#### [Problem to work on]
Locate each line in the entries below that contains the string "captured", with matching case, and copy those lines.

#### [Input rows]
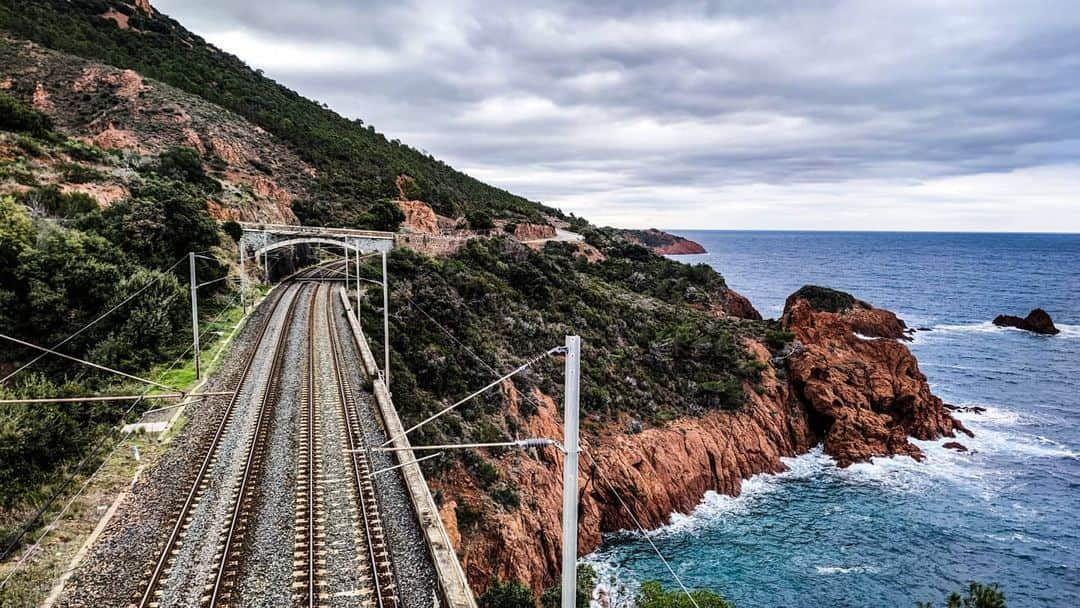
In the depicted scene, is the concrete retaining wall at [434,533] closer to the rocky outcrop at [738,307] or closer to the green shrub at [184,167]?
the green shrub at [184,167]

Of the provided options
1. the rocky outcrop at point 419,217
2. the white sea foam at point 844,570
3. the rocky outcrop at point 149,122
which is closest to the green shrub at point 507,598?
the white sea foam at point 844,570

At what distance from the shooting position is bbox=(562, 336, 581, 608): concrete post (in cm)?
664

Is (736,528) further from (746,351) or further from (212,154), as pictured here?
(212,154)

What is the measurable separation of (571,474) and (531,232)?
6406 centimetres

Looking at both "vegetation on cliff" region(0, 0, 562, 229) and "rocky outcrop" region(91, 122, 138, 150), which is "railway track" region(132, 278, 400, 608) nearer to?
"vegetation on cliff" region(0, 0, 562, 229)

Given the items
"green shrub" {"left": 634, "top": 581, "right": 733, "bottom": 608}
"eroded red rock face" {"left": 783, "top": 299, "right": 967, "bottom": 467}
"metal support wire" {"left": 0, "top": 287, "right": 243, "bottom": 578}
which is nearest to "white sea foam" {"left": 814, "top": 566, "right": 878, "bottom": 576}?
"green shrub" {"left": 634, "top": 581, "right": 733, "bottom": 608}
--
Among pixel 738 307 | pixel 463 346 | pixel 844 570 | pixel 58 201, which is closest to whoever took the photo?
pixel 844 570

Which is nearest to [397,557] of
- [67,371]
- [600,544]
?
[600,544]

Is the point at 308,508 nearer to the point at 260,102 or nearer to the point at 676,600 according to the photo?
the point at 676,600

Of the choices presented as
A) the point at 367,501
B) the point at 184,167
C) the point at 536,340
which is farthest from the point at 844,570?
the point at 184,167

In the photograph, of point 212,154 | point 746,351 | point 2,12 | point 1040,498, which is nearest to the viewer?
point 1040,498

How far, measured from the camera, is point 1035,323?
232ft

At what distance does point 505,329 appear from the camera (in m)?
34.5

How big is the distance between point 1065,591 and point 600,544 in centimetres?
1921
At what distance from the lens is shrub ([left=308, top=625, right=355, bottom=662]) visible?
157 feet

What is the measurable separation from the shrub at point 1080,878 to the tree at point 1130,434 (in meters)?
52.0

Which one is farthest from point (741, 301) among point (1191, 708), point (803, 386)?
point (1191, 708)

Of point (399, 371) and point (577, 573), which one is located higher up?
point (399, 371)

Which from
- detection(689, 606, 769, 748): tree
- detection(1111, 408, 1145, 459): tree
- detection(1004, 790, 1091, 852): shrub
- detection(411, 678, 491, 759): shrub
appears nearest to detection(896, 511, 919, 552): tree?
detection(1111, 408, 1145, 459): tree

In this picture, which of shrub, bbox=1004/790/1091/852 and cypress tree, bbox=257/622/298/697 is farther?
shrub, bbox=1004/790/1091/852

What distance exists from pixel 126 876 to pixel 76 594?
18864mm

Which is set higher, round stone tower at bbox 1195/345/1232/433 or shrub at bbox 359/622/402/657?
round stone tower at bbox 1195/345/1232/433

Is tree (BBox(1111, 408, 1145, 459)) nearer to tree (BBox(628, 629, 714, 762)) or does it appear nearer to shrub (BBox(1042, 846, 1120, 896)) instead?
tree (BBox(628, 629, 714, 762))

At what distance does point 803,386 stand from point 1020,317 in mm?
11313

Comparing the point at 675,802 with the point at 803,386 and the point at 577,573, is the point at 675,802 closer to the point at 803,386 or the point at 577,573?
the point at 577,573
==
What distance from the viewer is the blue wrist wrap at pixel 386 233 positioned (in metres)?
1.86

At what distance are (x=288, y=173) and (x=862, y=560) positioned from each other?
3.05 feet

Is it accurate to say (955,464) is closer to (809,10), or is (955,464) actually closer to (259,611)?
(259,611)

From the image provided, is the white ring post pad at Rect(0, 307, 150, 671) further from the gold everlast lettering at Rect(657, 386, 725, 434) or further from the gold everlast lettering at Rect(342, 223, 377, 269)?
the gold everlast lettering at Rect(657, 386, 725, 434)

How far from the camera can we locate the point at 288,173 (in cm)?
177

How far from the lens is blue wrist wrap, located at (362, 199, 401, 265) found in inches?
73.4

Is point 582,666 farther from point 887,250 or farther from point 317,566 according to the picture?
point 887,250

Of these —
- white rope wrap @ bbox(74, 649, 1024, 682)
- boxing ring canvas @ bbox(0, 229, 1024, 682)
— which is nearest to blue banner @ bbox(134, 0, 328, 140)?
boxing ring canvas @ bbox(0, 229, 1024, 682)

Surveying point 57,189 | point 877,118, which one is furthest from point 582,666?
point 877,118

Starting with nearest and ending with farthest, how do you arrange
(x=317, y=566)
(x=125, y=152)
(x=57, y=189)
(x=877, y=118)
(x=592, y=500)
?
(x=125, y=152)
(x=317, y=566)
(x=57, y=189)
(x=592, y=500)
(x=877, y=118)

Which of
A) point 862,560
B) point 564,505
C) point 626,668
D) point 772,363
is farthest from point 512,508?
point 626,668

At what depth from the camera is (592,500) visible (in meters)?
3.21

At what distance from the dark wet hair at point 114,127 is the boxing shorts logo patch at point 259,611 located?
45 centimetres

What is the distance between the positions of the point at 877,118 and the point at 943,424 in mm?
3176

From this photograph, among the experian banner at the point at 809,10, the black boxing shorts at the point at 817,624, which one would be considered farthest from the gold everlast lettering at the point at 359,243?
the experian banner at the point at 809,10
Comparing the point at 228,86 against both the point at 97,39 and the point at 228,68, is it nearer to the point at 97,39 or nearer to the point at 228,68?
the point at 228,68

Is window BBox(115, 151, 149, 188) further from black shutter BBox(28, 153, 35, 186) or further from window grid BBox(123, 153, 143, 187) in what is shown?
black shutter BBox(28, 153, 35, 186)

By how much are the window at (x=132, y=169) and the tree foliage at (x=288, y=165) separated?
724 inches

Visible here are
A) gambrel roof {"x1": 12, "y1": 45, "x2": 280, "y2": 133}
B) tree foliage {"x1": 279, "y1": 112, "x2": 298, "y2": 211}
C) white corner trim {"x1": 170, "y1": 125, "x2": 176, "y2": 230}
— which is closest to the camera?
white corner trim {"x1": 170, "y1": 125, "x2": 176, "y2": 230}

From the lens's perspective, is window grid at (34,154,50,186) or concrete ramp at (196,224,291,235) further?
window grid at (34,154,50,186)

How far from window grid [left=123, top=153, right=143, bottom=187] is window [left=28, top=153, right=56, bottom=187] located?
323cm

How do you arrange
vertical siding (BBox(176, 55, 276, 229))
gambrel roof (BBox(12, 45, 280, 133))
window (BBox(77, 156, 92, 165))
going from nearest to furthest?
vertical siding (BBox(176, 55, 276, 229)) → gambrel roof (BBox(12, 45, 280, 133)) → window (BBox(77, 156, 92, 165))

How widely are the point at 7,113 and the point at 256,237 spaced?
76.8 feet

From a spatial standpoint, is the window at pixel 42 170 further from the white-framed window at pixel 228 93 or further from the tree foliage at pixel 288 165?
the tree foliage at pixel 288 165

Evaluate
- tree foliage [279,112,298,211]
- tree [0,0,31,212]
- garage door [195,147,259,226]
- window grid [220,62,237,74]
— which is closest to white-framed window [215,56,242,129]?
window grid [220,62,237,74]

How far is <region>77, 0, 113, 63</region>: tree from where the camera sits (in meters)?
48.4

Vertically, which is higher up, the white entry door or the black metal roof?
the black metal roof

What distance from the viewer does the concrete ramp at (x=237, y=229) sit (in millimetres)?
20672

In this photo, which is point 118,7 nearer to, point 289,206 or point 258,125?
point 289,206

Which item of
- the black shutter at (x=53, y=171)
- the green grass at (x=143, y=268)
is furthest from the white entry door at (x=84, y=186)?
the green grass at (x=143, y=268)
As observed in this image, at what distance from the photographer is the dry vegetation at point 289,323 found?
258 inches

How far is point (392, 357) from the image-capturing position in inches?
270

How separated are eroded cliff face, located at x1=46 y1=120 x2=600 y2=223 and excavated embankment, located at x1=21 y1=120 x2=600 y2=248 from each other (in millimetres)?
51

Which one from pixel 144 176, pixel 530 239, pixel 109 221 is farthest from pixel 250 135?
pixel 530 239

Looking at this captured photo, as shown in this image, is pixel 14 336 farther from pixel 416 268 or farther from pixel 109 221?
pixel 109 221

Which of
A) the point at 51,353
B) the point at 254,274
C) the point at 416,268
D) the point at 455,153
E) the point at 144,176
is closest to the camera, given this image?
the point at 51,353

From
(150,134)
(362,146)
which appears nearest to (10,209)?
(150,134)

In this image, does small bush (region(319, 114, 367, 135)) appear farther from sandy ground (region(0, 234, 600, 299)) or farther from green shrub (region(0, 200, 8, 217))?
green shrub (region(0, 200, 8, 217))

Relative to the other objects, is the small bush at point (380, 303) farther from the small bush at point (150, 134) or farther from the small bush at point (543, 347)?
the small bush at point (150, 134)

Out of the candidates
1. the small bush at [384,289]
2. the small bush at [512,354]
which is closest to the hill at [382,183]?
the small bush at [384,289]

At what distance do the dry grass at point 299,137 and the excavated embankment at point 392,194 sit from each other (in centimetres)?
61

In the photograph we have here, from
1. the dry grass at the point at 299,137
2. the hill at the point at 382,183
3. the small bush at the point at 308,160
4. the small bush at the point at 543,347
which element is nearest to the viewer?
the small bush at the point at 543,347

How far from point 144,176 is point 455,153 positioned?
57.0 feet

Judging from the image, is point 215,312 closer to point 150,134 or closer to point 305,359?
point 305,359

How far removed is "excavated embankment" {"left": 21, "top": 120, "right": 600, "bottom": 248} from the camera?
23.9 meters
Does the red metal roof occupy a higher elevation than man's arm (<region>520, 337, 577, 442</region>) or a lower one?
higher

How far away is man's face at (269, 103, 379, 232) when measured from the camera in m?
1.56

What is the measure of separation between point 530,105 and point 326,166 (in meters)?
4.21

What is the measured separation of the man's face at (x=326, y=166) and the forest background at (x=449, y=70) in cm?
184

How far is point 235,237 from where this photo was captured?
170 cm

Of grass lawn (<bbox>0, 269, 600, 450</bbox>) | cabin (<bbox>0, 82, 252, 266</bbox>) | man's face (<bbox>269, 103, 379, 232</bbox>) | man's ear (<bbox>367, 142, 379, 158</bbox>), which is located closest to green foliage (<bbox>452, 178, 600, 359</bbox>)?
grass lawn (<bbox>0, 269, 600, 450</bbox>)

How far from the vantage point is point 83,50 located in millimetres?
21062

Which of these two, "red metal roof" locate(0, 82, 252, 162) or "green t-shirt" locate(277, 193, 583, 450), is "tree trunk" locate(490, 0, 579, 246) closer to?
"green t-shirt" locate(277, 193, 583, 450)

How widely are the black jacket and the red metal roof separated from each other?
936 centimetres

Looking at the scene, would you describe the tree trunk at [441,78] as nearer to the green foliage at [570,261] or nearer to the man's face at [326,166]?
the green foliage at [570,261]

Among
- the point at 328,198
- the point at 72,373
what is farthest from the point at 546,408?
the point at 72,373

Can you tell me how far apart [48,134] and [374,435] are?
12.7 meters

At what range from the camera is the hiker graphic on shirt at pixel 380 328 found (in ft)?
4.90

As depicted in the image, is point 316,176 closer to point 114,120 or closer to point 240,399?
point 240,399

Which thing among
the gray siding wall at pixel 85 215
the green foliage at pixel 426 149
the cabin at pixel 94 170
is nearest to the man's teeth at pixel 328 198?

#### [Response to this task]
Looking at this captured photo, as shown in this image, is pixel 14 336 farther from pixel 416 268 or farther from pixel 109 221?
How far is point 235,237 from where this photo was captured?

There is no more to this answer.